In documents filed with the court, “TransCanada had said delays beyond March 15 could set the project back a whole year from its intended completion date in 2021, costing the company hundreds of millions of dollars in lost earnings,” CBC notes.
“A one-year delay in the construction schedule would impose very significant consequences on TransCanada,” Senior Vice President Norrie Ramsay said in a January affidavit, resulting in “lost earnings before interest, taxes, depreciation, and amortization (EBITDA) of approximately US$949 million between March 2021 and March 2022, based on the minimum take-or-pay shipper commitment.”
A one-year delay would also “cause very substantial harm to third parties, including United States workers and TransCanada’s customers that are relying on the current in-service date of the project,” he added.

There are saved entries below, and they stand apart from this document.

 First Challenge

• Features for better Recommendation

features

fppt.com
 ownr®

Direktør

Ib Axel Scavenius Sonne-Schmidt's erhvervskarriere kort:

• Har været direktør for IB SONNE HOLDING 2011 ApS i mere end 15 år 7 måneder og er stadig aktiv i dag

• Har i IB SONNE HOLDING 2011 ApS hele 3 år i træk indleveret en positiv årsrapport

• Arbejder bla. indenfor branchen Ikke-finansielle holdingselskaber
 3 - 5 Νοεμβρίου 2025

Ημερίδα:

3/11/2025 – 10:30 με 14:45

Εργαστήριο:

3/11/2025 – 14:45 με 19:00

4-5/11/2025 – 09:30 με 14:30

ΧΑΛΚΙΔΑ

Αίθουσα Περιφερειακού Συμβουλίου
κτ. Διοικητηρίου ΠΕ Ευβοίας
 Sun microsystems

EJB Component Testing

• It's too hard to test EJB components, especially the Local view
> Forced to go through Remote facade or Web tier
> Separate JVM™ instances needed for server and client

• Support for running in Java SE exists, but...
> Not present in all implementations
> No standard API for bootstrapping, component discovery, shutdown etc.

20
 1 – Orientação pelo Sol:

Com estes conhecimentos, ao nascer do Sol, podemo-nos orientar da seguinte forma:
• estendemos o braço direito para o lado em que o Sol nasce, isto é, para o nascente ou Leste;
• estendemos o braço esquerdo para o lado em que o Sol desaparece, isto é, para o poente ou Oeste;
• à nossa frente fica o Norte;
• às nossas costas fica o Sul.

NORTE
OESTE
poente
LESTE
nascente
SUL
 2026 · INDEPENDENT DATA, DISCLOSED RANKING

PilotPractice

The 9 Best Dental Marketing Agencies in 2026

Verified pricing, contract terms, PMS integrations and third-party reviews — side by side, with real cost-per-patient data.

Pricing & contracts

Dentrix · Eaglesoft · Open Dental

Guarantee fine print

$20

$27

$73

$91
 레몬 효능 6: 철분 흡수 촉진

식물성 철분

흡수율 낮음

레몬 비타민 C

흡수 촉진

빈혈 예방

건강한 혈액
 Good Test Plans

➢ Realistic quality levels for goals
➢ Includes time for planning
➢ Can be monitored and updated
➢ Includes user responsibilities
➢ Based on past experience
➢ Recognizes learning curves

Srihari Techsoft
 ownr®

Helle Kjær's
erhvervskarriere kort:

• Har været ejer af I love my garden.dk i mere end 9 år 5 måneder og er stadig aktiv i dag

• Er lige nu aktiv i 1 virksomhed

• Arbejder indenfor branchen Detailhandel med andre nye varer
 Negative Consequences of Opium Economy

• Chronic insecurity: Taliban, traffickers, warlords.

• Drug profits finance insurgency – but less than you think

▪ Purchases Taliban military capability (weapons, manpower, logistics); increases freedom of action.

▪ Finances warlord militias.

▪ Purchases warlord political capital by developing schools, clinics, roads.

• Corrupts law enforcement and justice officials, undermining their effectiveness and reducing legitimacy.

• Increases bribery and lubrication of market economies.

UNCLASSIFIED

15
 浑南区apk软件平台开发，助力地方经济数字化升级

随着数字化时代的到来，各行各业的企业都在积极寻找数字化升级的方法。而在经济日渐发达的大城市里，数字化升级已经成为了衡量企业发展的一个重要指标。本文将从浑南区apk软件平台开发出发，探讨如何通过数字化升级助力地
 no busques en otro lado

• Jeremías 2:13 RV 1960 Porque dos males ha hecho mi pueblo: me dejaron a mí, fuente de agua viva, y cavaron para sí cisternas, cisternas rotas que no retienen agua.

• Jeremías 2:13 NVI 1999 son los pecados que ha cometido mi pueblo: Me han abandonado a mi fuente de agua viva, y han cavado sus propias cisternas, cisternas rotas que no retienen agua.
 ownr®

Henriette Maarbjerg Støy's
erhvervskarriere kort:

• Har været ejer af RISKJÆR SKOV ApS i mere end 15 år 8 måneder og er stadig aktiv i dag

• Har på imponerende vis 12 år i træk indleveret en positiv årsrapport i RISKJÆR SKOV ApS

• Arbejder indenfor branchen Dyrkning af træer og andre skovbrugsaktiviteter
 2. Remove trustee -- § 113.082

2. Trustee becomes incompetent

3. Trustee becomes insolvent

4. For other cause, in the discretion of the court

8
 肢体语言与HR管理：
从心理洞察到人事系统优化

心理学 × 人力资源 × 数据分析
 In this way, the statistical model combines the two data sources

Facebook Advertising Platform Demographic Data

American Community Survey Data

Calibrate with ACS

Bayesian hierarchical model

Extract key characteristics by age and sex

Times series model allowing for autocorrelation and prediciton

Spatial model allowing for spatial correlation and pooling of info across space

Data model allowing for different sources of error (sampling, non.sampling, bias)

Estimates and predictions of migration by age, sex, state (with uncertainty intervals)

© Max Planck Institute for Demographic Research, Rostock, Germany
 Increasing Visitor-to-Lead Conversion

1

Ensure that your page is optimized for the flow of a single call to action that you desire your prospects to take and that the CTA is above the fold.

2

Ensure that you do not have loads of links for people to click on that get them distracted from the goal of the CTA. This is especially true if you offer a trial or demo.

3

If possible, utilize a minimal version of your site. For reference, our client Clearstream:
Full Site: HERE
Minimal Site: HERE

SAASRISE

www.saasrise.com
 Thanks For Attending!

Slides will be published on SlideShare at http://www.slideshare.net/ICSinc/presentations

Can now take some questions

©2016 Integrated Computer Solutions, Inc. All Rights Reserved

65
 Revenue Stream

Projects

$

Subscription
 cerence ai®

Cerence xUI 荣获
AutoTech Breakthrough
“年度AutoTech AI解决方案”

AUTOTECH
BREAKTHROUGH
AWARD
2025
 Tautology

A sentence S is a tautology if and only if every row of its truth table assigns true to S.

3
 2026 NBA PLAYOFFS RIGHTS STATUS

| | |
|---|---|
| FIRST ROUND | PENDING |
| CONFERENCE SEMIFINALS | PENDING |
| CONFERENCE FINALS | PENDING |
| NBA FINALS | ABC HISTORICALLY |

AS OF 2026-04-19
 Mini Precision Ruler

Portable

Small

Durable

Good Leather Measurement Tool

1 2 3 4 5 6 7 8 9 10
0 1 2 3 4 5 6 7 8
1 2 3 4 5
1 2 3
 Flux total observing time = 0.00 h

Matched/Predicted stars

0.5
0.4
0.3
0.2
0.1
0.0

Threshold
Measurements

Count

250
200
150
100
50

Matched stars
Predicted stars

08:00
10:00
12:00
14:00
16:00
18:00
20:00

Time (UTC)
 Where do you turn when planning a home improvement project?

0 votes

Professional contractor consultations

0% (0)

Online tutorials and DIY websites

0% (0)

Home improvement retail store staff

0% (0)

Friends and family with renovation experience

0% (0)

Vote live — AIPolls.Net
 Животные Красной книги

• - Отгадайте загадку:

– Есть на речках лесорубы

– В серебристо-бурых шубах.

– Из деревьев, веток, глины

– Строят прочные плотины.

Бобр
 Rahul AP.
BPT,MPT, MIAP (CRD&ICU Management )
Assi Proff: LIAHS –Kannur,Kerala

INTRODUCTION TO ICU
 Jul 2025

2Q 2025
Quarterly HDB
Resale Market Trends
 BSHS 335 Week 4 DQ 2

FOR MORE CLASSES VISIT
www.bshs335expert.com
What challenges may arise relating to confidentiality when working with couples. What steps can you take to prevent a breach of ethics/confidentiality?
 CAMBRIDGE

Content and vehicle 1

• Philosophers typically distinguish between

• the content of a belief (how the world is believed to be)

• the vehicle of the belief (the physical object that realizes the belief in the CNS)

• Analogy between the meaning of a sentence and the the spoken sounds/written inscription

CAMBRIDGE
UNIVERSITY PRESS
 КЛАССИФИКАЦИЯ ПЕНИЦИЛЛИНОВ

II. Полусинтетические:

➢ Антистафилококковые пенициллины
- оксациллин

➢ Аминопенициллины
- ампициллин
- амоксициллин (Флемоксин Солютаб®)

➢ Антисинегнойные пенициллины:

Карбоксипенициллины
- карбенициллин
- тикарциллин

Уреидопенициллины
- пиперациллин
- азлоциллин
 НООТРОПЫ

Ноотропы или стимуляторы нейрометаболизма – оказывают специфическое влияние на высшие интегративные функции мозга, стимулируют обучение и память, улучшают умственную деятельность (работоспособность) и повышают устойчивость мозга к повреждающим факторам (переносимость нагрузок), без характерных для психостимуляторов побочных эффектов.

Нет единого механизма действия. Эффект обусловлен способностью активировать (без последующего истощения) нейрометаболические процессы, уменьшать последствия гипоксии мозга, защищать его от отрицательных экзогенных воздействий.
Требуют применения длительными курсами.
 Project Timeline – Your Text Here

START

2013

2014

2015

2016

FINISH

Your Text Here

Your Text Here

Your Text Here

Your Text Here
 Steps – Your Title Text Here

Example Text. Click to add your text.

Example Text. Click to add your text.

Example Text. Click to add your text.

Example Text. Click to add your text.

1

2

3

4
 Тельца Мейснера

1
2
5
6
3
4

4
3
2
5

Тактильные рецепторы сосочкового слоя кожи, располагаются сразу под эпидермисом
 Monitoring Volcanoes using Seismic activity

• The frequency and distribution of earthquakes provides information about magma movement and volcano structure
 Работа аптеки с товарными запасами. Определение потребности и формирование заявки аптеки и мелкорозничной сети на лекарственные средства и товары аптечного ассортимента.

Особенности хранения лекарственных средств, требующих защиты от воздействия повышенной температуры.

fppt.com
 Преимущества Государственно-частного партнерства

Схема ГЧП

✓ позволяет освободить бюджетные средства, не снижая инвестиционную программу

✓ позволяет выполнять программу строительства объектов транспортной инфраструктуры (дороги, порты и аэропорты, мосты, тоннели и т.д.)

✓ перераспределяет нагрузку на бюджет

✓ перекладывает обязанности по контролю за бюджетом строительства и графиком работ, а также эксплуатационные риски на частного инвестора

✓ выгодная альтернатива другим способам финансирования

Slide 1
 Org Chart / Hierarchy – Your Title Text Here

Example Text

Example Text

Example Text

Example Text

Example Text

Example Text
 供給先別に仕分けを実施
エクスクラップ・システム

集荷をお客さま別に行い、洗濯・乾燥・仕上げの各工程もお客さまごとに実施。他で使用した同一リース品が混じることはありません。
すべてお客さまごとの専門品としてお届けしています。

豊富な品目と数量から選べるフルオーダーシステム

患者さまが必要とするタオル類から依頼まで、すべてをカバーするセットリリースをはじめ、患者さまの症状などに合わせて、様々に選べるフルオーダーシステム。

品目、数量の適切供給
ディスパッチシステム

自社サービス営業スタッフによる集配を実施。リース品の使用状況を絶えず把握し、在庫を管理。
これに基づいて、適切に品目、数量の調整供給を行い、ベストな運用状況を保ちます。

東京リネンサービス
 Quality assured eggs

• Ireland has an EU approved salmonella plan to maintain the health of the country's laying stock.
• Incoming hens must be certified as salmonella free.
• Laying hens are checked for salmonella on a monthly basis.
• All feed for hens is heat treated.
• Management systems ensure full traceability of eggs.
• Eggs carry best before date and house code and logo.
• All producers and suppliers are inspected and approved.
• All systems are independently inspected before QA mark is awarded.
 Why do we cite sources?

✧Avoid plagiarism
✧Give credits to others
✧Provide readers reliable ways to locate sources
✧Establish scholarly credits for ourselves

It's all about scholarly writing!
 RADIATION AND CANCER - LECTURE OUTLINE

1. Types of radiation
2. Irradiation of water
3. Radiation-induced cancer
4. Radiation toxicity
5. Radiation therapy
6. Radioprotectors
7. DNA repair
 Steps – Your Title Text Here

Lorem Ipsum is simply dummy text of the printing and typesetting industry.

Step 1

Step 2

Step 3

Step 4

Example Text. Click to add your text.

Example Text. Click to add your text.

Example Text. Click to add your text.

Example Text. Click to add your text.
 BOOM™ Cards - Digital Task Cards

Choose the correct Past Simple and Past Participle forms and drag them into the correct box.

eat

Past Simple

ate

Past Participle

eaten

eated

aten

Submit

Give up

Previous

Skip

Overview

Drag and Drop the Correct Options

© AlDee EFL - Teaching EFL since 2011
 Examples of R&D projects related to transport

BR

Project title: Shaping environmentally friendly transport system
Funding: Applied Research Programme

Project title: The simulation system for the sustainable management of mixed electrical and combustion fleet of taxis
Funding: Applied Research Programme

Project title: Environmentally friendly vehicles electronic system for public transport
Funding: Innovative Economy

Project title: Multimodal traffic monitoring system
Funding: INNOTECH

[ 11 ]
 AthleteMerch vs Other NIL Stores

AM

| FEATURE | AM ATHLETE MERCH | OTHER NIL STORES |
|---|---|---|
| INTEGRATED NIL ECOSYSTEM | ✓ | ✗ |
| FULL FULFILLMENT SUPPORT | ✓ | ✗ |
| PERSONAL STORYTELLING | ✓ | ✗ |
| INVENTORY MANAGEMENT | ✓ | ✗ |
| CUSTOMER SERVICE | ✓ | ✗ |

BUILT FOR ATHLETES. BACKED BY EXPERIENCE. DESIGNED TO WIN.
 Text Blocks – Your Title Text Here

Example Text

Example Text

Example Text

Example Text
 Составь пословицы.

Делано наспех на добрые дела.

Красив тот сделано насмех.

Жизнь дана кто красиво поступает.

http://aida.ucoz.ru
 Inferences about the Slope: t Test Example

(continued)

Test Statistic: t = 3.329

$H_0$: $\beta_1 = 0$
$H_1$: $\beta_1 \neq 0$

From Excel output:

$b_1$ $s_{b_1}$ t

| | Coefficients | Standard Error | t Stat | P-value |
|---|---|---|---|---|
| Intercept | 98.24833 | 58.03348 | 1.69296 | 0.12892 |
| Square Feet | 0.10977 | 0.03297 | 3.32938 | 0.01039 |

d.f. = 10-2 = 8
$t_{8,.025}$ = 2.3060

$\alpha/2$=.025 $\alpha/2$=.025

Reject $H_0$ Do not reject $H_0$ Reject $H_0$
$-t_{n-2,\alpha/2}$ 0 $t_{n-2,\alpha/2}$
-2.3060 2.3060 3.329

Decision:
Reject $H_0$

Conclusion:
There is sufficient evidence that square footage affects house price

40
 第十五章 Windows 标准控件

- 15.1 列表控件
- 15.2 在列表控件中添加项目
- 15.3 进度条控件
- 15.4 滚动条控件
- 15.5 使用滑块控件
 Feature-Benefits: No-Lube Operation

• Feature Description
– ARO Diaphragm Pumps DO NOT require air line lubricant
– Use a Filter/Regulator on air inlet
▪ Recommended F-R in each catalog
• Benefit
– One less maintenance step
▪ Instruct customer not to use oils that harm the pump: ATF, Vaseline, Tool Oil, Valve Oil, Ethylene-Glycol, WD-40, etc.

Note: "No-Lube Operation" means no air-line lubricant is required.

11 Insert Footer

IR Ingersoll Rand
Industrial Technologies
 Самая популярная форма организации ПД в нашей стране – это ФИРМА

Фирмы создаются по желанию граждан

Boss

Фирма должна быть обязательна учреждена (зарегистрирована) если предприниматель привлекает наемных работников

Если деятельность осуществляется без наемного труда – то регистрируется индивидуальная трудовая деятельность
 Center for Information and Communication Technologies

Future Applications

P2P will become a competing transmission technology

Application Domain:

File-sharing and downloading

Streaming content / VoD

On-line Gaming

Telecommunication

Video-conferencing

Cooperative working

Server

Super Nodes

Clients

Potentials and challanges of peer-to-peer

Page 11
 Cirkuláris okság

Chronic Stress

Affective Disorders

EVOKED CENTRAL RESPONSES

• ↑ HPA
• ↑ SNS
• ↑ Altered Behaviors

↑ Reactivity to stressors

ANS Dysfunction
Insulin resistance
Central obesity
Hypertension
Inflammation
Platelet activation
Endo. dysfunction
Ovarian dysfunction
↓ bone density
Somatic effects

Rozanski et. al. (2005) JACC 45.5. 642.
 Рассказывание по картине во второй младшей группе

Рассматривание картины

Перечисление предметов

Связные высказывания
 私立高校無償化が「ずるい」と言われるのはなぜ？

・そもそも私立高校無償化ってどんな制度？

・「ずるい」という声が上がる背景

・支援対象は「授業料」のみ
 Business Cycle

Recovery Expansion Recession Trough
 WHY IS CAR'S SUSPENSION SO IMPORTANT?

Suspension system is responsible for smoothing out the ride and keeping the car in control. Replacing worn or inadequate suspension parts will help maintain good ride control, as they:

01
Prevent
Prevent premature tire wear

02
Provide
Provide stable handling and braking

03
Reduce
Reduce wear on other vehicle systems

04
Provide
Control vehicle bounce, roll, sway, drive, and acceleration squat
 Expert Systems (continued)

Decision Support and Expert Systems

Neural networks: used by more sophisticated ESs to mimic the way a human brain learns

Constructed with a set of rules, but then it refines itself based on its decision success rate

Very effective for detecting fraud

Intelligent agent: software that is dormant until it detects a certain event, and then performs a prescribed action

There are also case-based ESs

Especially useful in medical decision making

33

This is the latest in a series of setbacks for Keystone XL, after U.S. President Barack Obama denied the project’s long-sought export permit and Donald Trump subsequently reinstated the project. In court hearings in Montana, District Court Judge Brian Morris ordered the State Department to conduct a full environmental review of a revised route for the pipeline last August, then suspended pre-construction work on the line in November. In December, CBC recalls, Morris ruled that TransCanada could engage in some preparatory work, including engineering, contracting, and participating in meetings, but the company still laid off about 650 contract workers.On the sidelines of the CERAWeek fossil conference in Houston last week, Natural Resources Minister Amarjeet Sohi urged U.S. Energy Secretary Rick Perry to help clear delays that have hit the Keystone XL and Line 3 pipelines. “I brought up the issue of the Keystone XL pipeline and how we continue to support that project,” Sohi told CBC. “It’s a very important project for Canada and for the U.S.”